• [Exercise input]
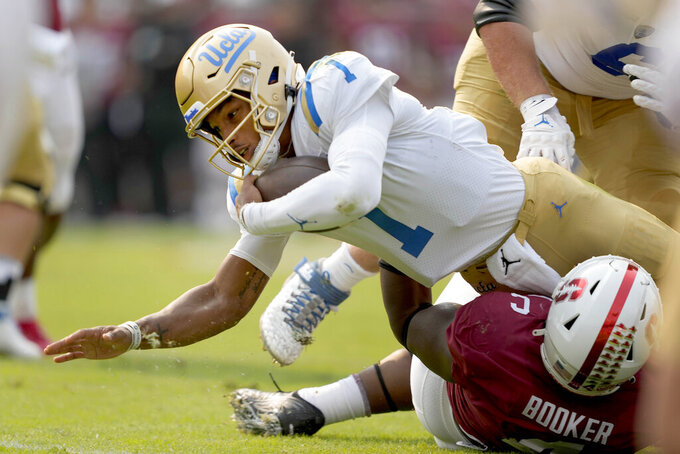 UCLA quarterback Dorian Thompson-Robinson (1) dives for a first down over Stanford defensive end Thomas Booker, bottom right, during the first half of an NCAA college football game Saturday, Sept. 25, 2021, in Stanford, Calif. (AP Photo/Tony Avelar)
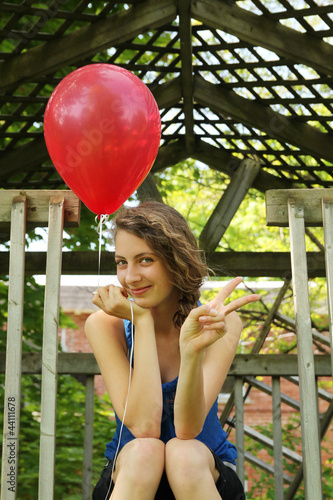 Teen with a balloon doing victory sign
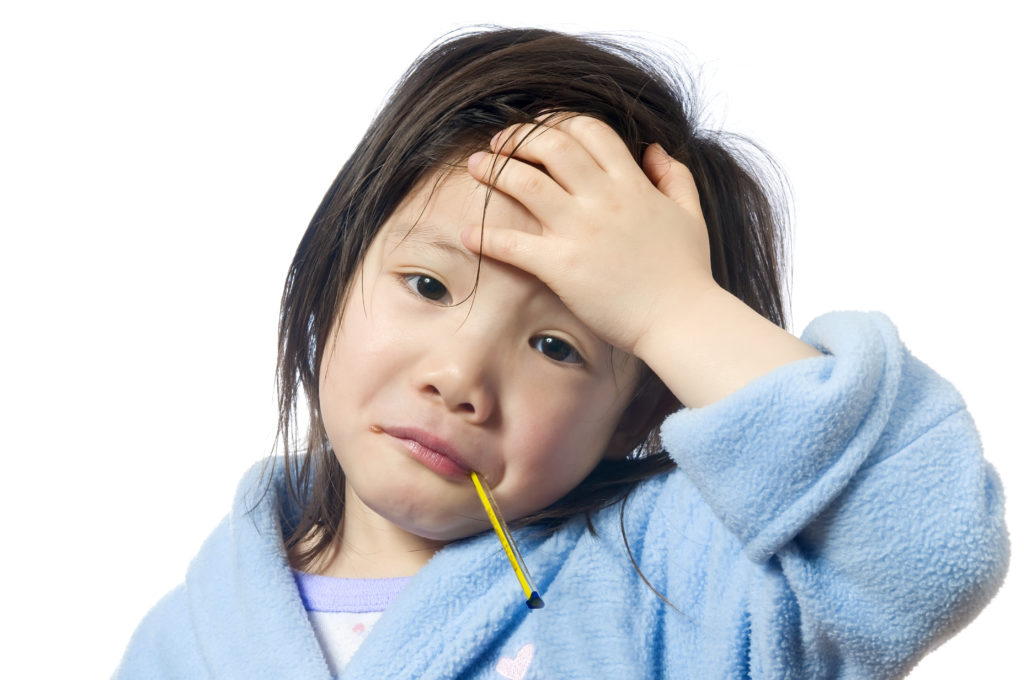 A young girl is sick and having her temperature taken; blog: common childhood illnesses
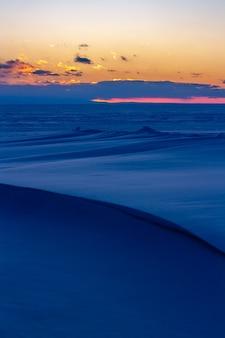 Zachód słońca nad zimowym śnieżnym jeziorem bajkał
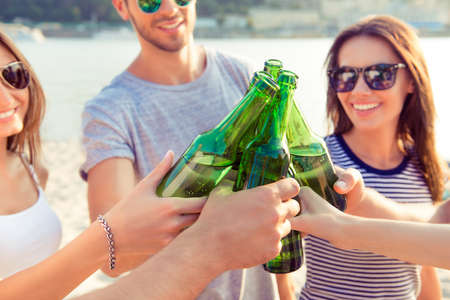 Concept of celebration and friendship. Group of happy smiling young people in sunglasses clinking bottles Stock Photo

• [What you have to do]
Each line of the material goes into your copy unchanged, but no picture does.

• [Written answer]
 UCLA quarterback Dorian Thompson-Robinson (1) dives for a first down over Stanford defensive end Thomas Booker, bottom right, during the first half of an NCAA college football game Saturday, Sept. 25, 2021, in Stanford, Calif. (AP Photo/Tony Avelar)
 Teen with a balloon doing victory sign
 A young girl is sick and having her temperature taken; blog: common childhood illnesses
 Zachód słońca nad zimowym śnieżnym jeziorem bajkał
 Concept of celebration and friendship. Group of happy smiling young people in sunglasses clinking bottles Stock Photo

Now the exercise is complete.